### Description of the task
The line containing "[volunteer wildlife ID]" marks the start; repeat it and every following line exactly through the end of the entries.

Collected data

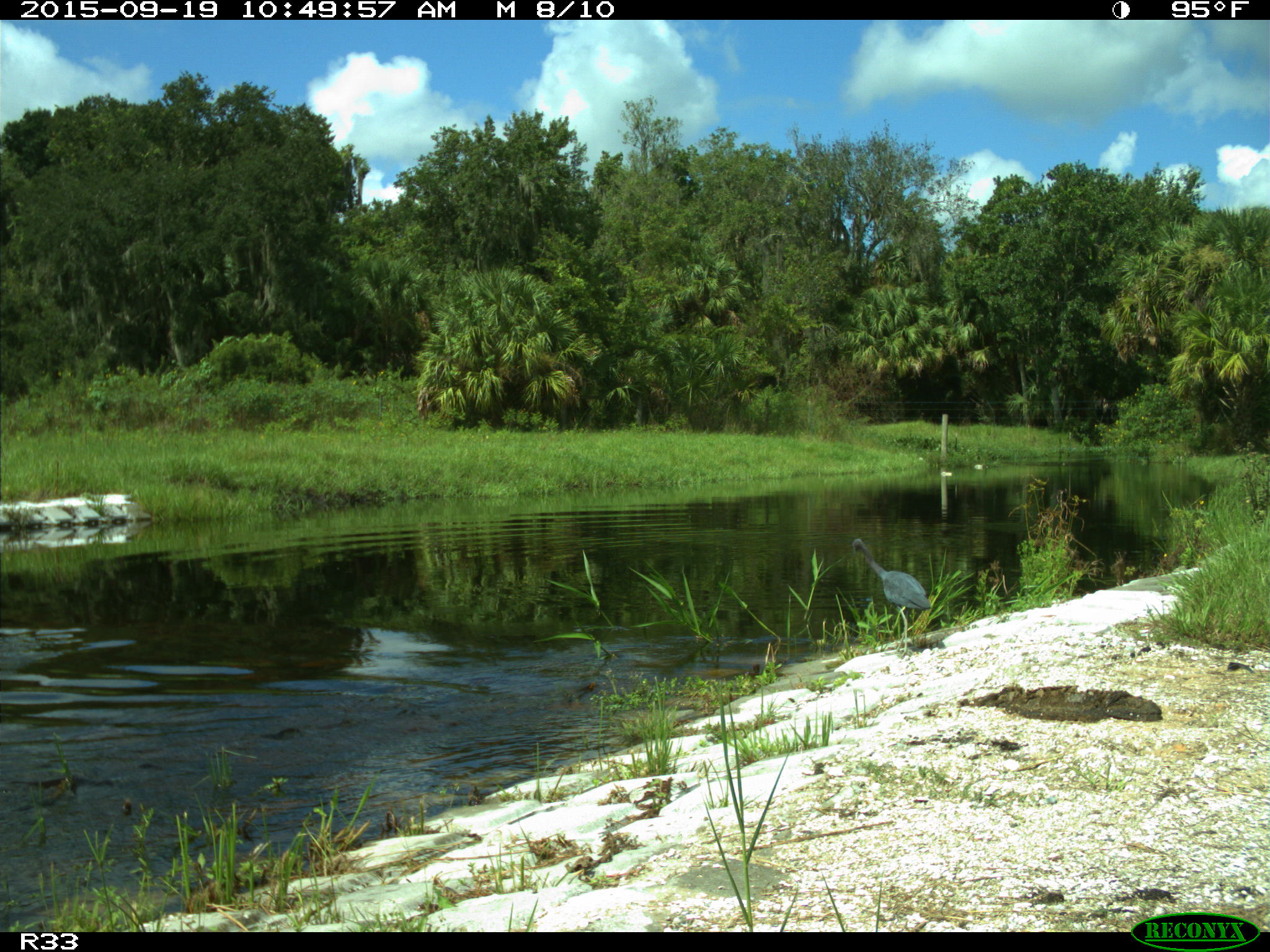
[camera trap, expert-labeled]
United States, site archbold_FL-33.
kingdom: Animalia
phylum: Chordata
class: Aves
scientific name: Aves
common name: birds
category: unidentified bird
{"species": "unidentified bird (birds) (Aves)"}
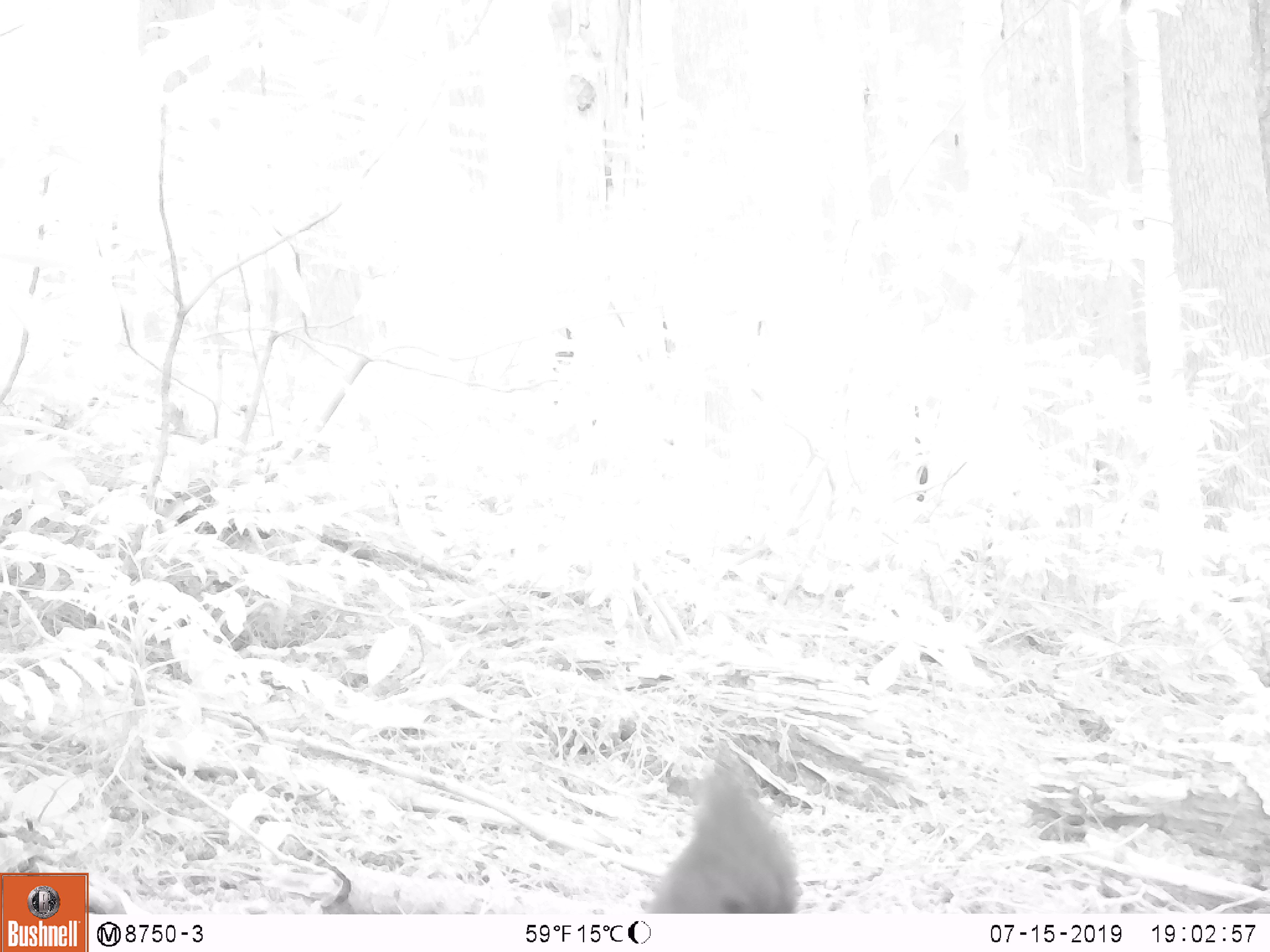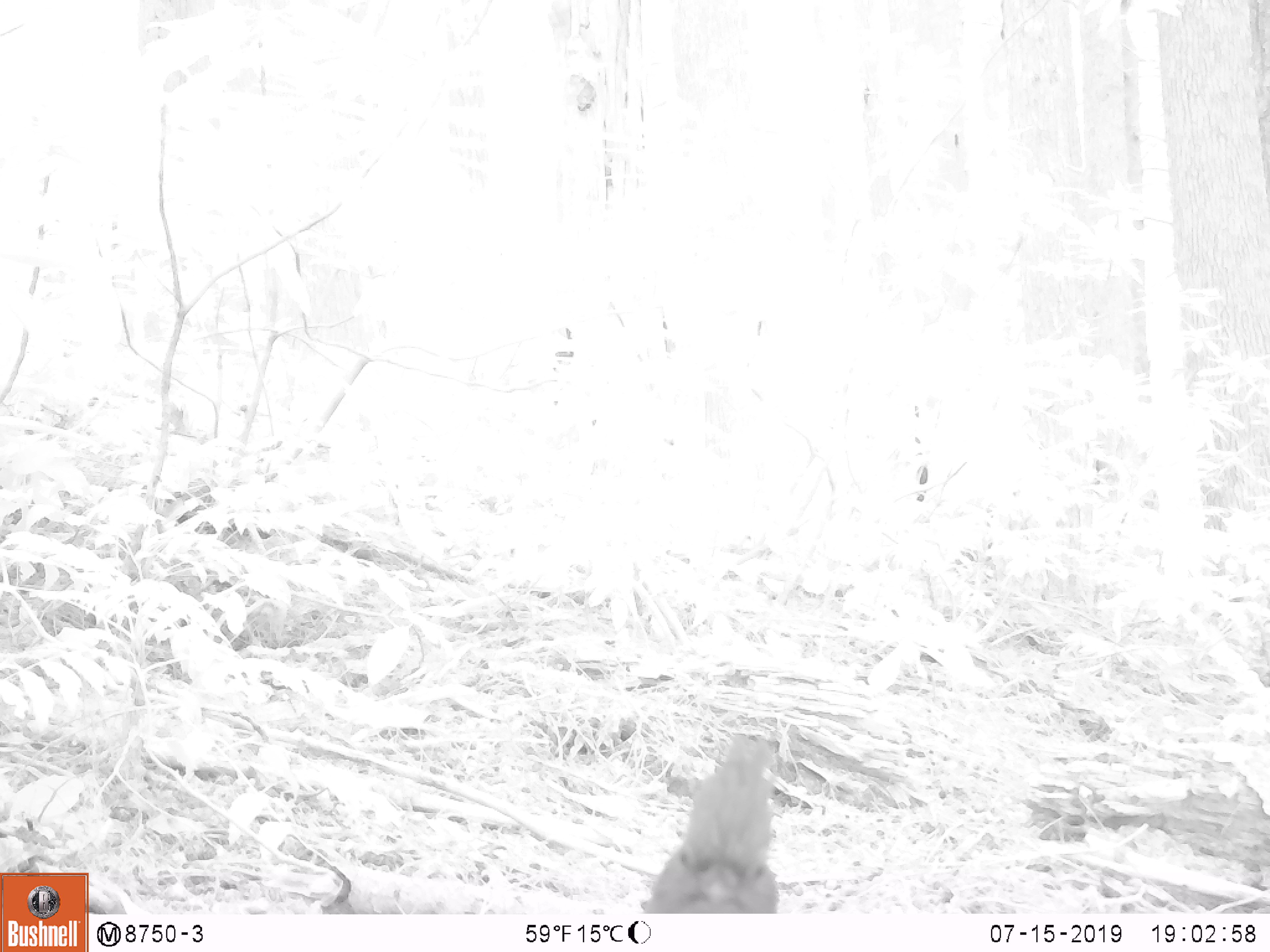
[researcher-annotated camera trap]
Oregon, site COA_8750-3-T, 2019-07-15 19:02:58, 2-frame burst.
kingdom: Animalia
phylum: Chordata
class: Aves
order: Passeriformes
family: Corvidae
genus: Cyanocitta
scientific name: Cyanocitta stelleri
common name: steller's jay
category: stellers jay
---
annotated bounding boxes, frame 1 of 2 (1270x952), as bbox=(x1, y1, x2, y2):
stellers jay: bbox=(650, 743, 806, 913)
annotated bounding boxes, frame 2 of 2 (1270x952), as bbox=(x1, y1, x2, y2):
stellers jay: bbox=(638, 743, 806, 911)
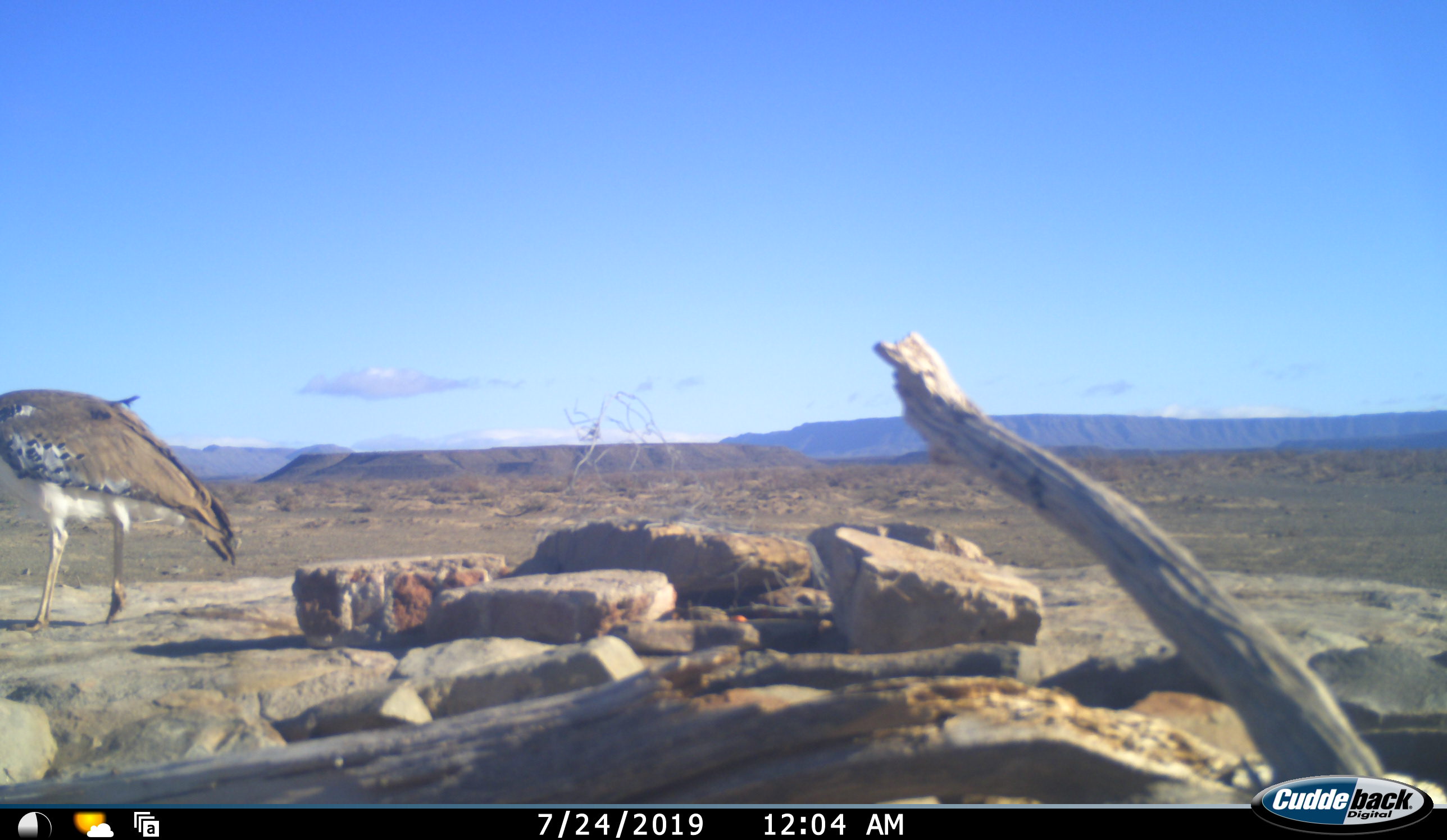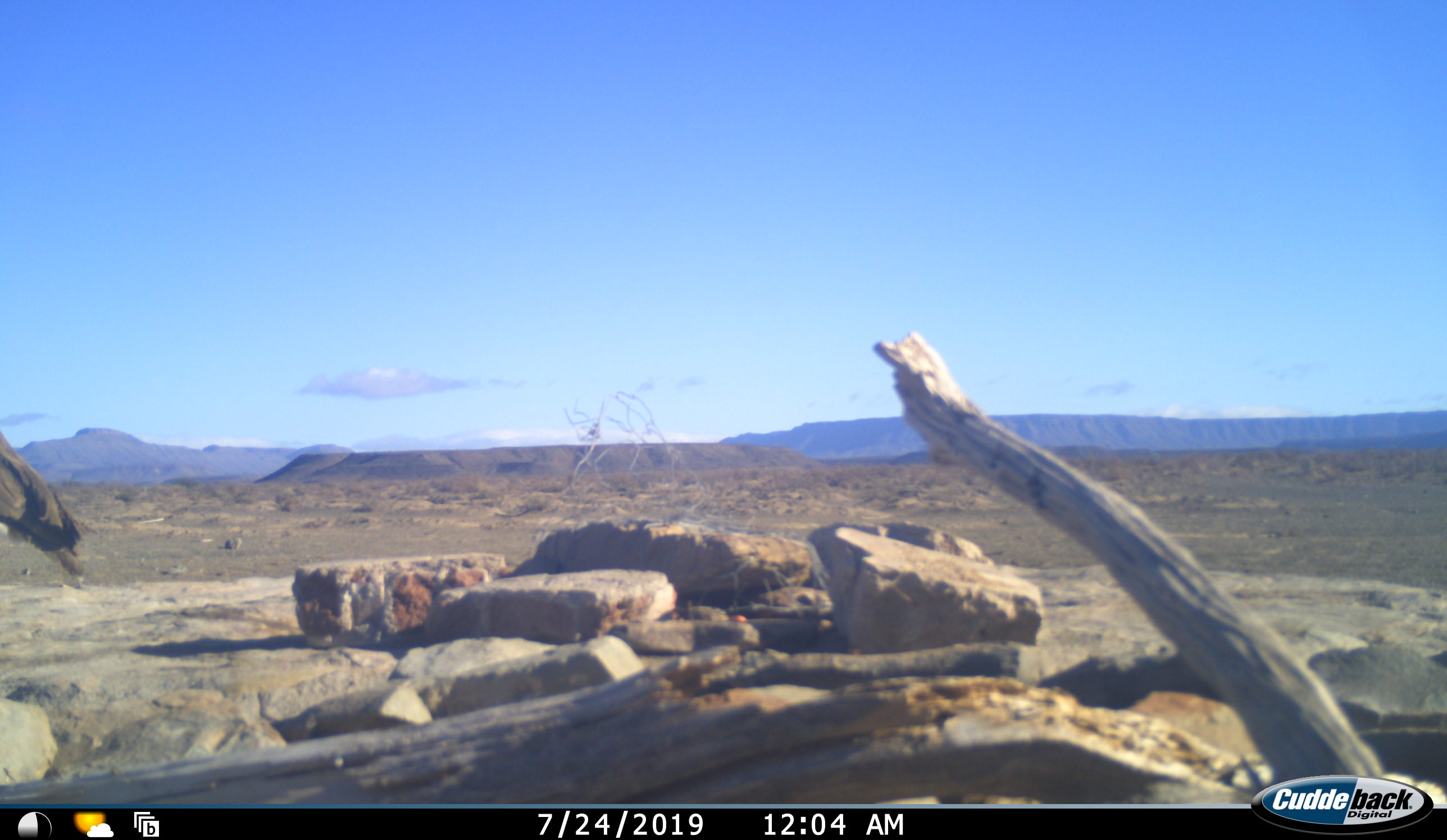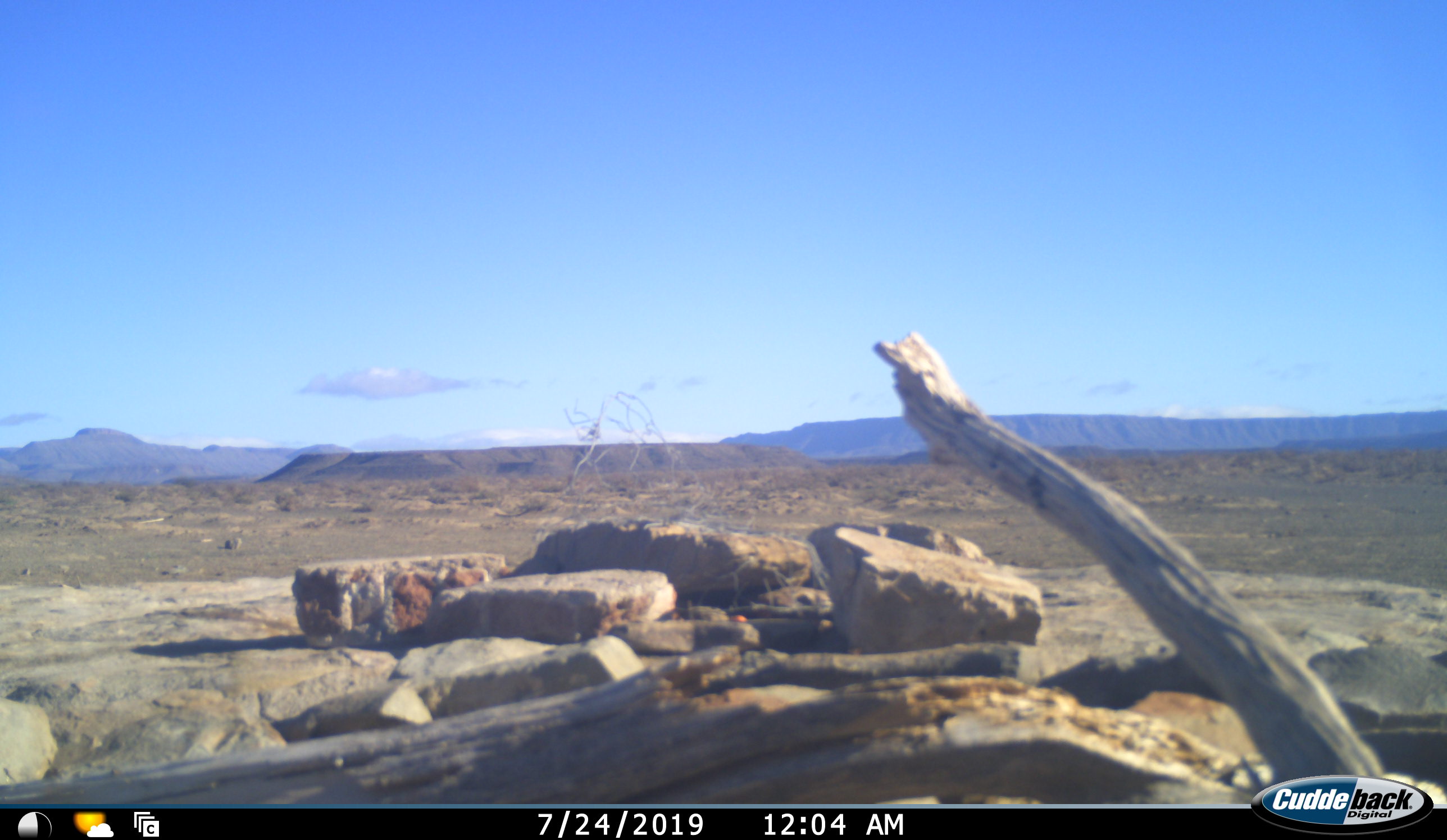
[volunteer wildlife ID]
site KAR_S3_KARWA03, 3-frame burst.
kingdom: Animalia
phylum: Chordata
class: Aves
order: Otidiformes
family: Otididae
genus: Ardeotis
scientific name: Ardeotis kori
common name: kori bustard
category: bustardkori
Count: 1.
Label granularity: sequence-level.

### Response box
[volunteer wildlife ID]
site KAR_S3_KARWA03, 3-frame burst.
kingdom: Animalia
phylum: Chordata
class: Aves
order: Otidiformes
family: Otididae
genus: Ardeotis
scientific name: Ardeotis kori
common name: kori bustard
category: bustardkori
Count: 1.
Label granularity: sequence-level.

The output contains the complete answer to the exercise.